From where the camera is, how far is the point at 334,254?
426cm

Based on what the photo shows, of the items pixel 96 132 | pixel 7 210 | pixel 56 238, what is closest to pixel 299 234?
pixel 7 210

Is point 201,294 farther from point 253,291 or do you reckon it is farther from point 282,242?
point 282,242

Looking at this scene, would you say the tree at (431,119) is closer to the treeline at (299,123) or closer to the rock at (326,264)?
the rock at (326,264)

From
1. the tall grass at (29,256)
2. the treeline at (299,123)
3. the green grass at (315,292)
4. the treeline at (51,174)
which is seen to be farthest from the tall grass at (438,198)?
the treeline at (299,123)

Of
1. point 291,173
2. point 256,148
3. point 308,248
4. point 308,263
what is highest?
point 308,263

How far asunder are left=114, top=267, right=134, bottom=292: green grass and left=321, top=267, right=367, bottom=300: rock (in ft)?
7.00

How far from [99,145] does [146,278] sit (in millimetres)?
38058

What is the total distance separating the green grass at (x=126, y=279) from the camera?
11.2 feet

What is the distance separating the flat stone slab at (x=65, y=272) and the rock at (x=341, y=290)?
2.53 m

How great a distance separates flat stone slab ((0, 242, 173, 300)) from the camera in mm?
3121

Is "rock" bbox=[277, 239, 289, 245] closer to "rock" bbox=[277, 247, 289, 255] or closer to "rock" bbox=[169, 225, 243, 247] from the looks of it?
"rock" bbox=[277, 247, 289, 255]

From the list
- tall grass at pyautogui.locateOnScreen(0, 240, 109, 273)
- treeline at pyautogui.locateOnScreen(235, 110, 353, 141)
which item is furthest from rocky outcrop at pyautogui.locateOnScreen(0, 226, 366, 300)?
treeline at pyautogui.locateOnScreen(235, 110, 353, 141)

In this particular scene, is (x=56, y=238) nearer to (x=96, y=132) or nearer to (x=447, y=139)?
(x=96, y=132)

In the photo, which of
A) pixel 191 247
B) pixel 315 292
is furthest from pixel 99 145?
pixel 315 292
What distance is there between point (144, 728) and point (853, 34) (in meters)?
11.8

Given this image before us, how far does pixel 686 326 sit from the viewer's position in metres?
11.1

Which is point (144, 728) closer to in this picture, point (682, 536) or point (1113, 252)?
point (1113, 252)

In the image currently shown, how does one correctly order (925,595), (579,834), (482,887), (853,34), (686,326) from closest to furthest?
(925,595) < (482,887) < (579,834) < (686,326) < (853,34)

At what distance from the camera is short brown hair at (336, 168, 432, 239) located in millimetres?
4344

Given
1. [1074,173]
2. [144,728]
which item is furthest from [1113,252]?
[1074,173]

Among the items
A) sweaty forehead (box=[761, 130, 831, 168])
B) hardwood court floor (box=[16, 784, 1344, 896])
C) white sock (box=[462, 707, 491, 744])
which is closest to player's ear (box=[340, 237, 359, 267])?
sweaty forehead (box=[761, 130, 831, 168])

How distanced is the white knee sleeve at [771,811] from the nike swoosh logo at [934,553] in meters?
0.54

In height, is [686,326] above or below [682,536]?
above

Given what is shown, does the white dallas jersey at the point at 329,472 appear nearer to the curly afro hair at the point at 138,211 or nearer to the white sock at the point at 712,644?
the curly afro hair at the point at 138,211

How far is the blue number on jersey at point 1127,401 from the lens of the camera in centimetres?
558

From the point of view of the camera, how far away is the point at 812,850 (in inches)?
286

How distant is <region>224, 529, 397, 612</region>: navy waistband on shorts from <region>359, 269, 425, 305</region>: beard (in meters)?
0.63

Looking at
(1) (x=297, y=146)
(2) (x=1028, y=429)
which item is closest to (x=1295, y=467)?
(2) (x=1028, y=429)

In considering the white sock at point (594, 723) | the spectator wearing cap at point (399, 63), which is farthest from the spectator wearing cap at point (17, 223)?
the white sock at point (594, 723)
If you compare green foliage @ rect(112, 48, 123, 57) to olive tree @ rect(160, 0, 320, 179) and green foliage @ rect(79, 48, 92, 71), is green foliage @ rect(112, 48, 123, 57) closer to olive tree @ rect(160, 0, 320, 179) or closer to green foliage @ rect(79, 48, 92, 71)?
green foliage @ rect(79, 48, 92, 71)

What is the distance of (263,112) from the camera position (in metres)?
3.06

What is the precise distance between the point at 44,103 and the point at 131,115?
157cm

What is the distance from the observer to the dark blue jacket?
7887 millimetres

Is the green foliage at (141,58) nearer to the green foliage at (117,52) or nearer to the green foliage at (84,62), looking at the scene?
- - - -
= Task to complete =
Write out the whole listing exactly.

= Correct result =
From where the camera is, how far is the point at 334,254?
426cm

Based on what the photo shows, of the items pixel 96 132 | pixel 7 210 | pixel 56 238, what is closest to pixel 299 234?
pixel 7 210

Is point 201,294 farther from point 253,291 or do you reckon it is farther from point 282,242?
point 282,242

Looking at this scene, would you say the tree at (431,119) is closer to the treeline at (299,123) or closer to the rock at (326,264)?
the rock at (326,264)

From
1. the tall grass at (29,256)
2. the treeline at (299,123)
3. the green grass at (315,292)
4. the treeline at (51,174)
which is seen to be farthest from the tall grass at (438,198)?
the treeline at (299,123)

Of
1. point 291,173
2. point 256,148
3. point 308,248
4. point 308,263
what is highest?
point 308,263

How far asunder are left=114, top=267, right=134, bottom=292: green grass and left=321, top=267, right=367, bottom=300: rock (in ft)?
7.00

How far from [99,145] does [146,278] sit (in millimetres)?
38058

What is the total distance separating the green grass at (x=126, y=279) from the camera?
11.2 feet

What is the distance separating the flat stone slab at (x=65, y=272) and the rock at (x=341, y=290)?
2.53 m

How great a distance separates flat stone slab ((0, 242, 173, 300)) from the camera in mm?
3121

Is "rock" bbox=[277, 239, 289, 245] closer to "rock" bbox=[277, 247, 289, 255] or closer to "rock" bbox=[169, 225, 243, 247] from the looks of it?
"rock" bbox=[277, 247, 289, 255]

From the list
- tall grass at pyautogui.locateOnScreen(0, 240, 109, 273)
- treeline at pyautogui.locateOnScreen(235, 110, 353, 141)
which item is furthest from rocky outcrop at pyautogui.locateOnScreen(0, 226, 366, 300)?
treeline at pyautogui.locateOnScreen(235, 110, 353, 141)

In this particular scene, is (x=56, y=238) nearer to (x=96, y=132) or nearer to (x=447, y=139)?
(x=96, y=132)

In the photo, which of
A) pixel 191 247
B) pixel 315 292
is furthest from pixel 99 145?
pixel 315 292
What distance is there between point (144, 728) and point (853, 34) (in meters)?
11.8

Given this image before us, how far does pixel 686 326 sit from the viewer's position in metres?
11.1

Which is point (144, 728) closer to in this picture, point (682, 536) or point (1113, 252)?
point (1113, 252)

In the image currently shown, how does one correctly order (925,595), (579,834), (482,887), (853,34), (686,326) from closest to furthest?
(925,595) < (482,887) < (579,834) < (686,326) < (853,34)

At what distance from the camera is short brown hair at (336, 168, 432, 239) located in millimetres?
4344

Given
1. [1074,173]
2. [144,728]
which item is furthest from [1113,252]?
[1074,173]

Among the items
A) sweaty forehead (box=[761, 130, 831, 168])
B) hardwood court floor (box=[16, 784, 1344, 896])
C) white sock (box=[462, 707, 491, 744])
which is closest to player's ear (box=[340, 237, 359, 267])?
sweaty forehead (box=[761, 130, 831, 168])

How distanced is the white knee sleeve at [771,811] from the nike swoosh logo at [934,553] in meters?
0.54

In height, is [686,326] above or below [682,536]?
above

Given what is shown, does the white dallas jersey at the point at 329,472 appear nearer to the curly afro hair at the point at 138,211 or nearer to the white sock at the point at 712,644?
the curly afro hair at the point at 138,211

How far is the blue number on jersey at point 1127,401 from the lens of the camera in centimetres?
558

From the point of view of the camera, how far away is the point at 812,850 (in inches)?
286

How distant is <region>224, 529, 397, 612</region>: navy waistband on shorts from <region>359, 269, 425, 305</region>: beard (in meters)?
0.63

Looking at
(1) (x=297, y=146)
(2) (x=1028, y=429)
which item is closest to (x=1295, y=467)?
(2) (x=1028, y=429)

In considering the white sock at point (594, 723) | the spectator wearing cap at point (399, 63), which is farthest from the spectator wearing cap at point (17, 223)?
the white sock at point (594, 723)
If you compare green foliage @ rect(112, 48, 123, 57) to olive tree @ rect(160, 0, 320, 179) and green foliage @ rect(79, 48, 92, 71), is green foliage @ rect(112, 48, 123, 57) closer to olive tree @ rect(160, 0, 320, 179) or closer to green foliage @ rect(79, 48, 92, 71)?
green foliage @ rect(79, 48, 92, 71)

What is the distance of (263,112) from the camera position (in metres)?
3.06

What is the precise distance between the point at 44,103 and the point at 131,115?
157cm

What is the distance from the observer to the dark blue jacket?
7887 millimetres

Is the green foliage at (141,58) nearer to the green foliage at (117,52) or nearer to the green foliage at (84,62), looking at the scene?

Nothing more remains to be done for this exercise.